Just don’t call him a quitter.
Game 4 was a game that the Atlanta Hawks desperately needed to win. After losing two games in a row, Trae started out Game 4 with the energy of someone who’s not going to dominate.
After missing his first five shots, he sat on the bench and had his right shoulder wrapped heavily as if he had just played three overtime games. He only played 10 minutes.
Ice usually runs in Trae Young’s veins, but for the early part of a must-win game, ice sat on his sore shoulders, Atlanta’s hopes dangerously melting away with it.
The Philadelphia 76ers took advantage. They jumped to an 18-point lead, picking up from where they left off in Game 3. The State Farm Arena fell silent. The first-round win versus the Knicks was a fluke. The Hawks were done.
Until, you know, they weren’t.
The second half was a totally different ball game, and whatever happened in the respective locker rooms of the Hawks and the Sixers changed the outcome of Game 4. For the Sixers, something about Joel Embiid happened, something not that great. This is the only explanation for his un-Embiid play in the second half, where he went 0-for-12.
Embiid was a version of himself who didn’t lift a leg and moved gingerly, almost awkwardly.
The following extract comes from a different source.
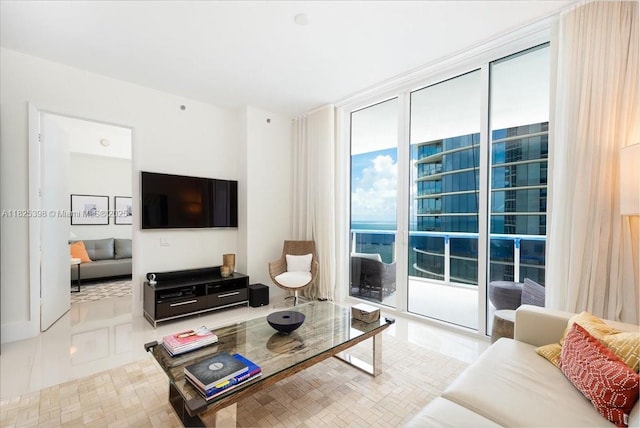 15811 Collins Ave Unit 1502, Sunny Isles Beach, FL 33160 - living room featuring tile patterned floors and a wall of windows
If something was indeed wrong with Embiid, knee-related, it definitely showed at the most crucial part of the game.
With 8.8 seconds left in the game, Hawks up one, Embiid was in a position to win it for the Sixers at point-blank range. Instead, Embiid (who was 4-of-8 in the first half) fumbled what could’ve been the game-winner.
Trae, on the other hand, was the Embiid antithesis. No, he didn’t go 12-of-12 in the second half, but the scary thing about Trae, as a playmaker and a floor leader, is that he didn’t have to.
Down four, amped up and loud, Trae Young became a version of himself that the Hawks desperately needed. The Trae Young who steps up to the occasion, not minding that he hasn’t been in the playoffs before nor has he played with these big stakes.
He started the game looking defeated. He finished by either scoring or assisting on his team’s final 15 points. He dropped an outrageous 25 points and dished out 18 assists to help the Hawks tie the series.
How Trae did it was even more outrageous. There was a play where he zoomed past Ben Simmons (not an easy feat), met Embiid and Tobias Harris at the rim, then threw a wraparound pass to John Collins for a corner 3. How that play transpired looked as if it was something Trae has been doing for the past 10 playoff years.
On a different play, he calmly sank a clutch floater like a seasoned point guard who’s been through many wars. There’s another where he coolly sank two free throws to give the Hawks a three-point lead with six seconds left in the game.
Call him Ice Trae. Call him clutch. With how Trae has been playing so far in the biggest stage of his career so far, call him a playoff veteran.